Alleen de stroom van vervoering en pijn wekte herinnering van te literaire verwantschap.
Ik laat hierop het vers volgen uit Het doode Kindje Eric, omdat ik in heel den nieuwen bundel geen gedicht heb gevonden, dat zoo ontdaan is van literatuur, om alleeen te zijn zingend en uit het leven geboren schoonheid; het is expressieve eenvoud, ontroerd en ontroerend, onmiddelbaar en diep:
na nog een nacht met overzeesche droomen,
en nog een morgen met een moe en dof gebed,
is in wat licht de stille man gekomen
en heeft uw kistje naast uw wieg gezet.
| |
| |
Het meisje kwam uw blauwe peluw dragen,
uw bed van witte watten was gespreid,
toen aarzelde de man, als wilde hij wat vragen,
zijn handen waren traag en zwaar van spijt,
toen zij u namen en u overgleden:
een lage boog als een zeer lichte brug.
En toen gij eenzaam haar hadt overshreden,
uw moeder en uw vader riepen schreiend u terug.
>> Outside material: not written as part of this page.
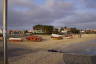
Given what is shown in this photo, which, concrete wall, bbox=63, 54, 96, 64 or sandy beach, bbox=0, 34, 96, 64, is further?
sandy beach, bbox=0, 34, 96, 64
Het gevaar dat Vercammen dreigt ligt in verzen als deze:
Eer u de geur genaakt der muscadellen,
Heb ik uw vlugste rillen ingehaald,
dat van mijn handen uit, licht als libellen,
diep in de dalen van uw oogen daalt.
Zijn verzen hebben een lichte gratie en Vercammen's oor weet wat zingen is: steeds meer en meer heeft hij gestreefd naar een rustige en harmonische voornaamheid, die nergens door onstuimigheid verstoord wordt. Maar zijn vers is niet altijd gesatureerd van den honing der poëzie: er is op meerdere plaatsen een te groote en literaire broosheid; de broosheid van het ijs dat niet door het water gesteund en gedragen wordt. Het wordt dan een spel van woorden, waarbij onze aandacht niet steeds door eenzelfde mate van schoonheid wordt beloond. Dat onze logica en ons verstand zijn poëtische bewegingen niet altijd volgen kunnen, is geen bezwaar, maar ons gevoel althans moet ze wel kunnen volgen en achterhalen. Waar een vers niet wezenlijk van menschelijkheid leeft maar van literatuur komen we onbevredigd uit. Maar ik heb hierboven voldoende den nadruk gelegd op de schoonheid die Vercammen werkelijk geven kan en gaf; en uit den nadruk waarmee ik wees op het gevaar dat hem nog steeds bedreigt maar dat hij, waar hij wil, overwinnen kan, moge mijn behoefte blijken om me over zijn volgenden bundel zonder terughouden in nog hoogere mate te verheugen.